*DATA PROVIDED*

━━━━━━━━━━━━━━━━━━━━━━━━━━━━━━

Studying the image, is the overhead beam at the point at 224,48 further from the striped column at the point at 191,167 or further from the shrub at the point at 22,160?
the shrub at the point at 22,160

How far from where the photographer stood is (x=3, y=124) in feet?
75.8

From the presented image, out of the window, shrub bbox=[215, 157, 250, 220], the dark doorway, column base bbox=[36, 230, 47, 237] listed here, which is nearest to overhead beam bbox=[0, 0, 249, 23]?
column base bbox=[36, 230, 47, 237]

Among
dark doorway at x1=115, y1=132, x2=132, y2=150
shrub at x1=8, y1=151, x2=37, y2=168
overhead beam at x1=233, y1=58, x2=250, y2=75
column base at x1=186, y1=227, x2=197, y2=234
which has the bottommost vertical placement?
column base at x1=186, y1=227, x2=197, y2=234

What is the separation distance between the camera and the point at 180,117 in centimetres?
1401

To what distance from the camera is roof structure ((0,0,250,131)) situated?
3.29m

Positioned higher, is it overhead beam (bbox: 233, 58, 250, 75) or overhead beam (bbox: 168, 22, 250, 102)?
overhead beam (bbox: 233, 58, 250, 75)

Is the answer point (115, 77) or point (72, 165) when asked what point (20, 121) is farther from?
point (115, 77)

━━━━━━━━━━━━━━━━━━━━━━━━━━━━━━

Recast the listing above as a JSON array of strings, with each nonblank line as its own string.

[
  "Studying the image, is the overhead beam at the point at 224,48 further from the striped column at the point at 191,167 or further from the shrub at the point at 22,160?",
  "the shrub at the point at 22,160",
  "How far from where the photographer stood is (x=3, y=124) in feet?",
  "75.8",
  "From the presented image, out of the window, shrub bbox=[215, 157, 250, 220], the dark doorway, column base bbox=[36, 230, 47, 237] listed here, which is nearest to overhead beam bbox=[0, 0, 249, 23]?",
  "column base bbox=[36, 230, 47, 237]",
  "Among",
  "dark doorway at x1=115, y1=132, x2=132, y2=150",
  "shrub at x1=8, y1=151, x2=37, y2=168",
  "overhead beam at x1=233, y1=58, x2=250, y2=75",
  "column base at x1=186, y1=227, x2=197, y2=234",
  "which has the bottommost vertical placement?",
  "column base at x1=186, y1=227, x2=197, y2=234",
  "What is the separation distance between the camera and the point at 180,117 in centimetres?",
  "1401",
  "To what distance from the camera is roof structure ((0,0,250,131)) situated?",
  "3.29m",
  "Positioned higher, is it overhead beam (bbox: 233, 58, 250, 75) or overhead beam (bbox: 168, 22, 250, 102)?",
  "overhead beam (bbox: 233, 58, 250, 75)",
  "Is the answer point (115, 77) or point (72, 165) when asked what point (20, 121) is farther from?",
  "point (115, 77)"
]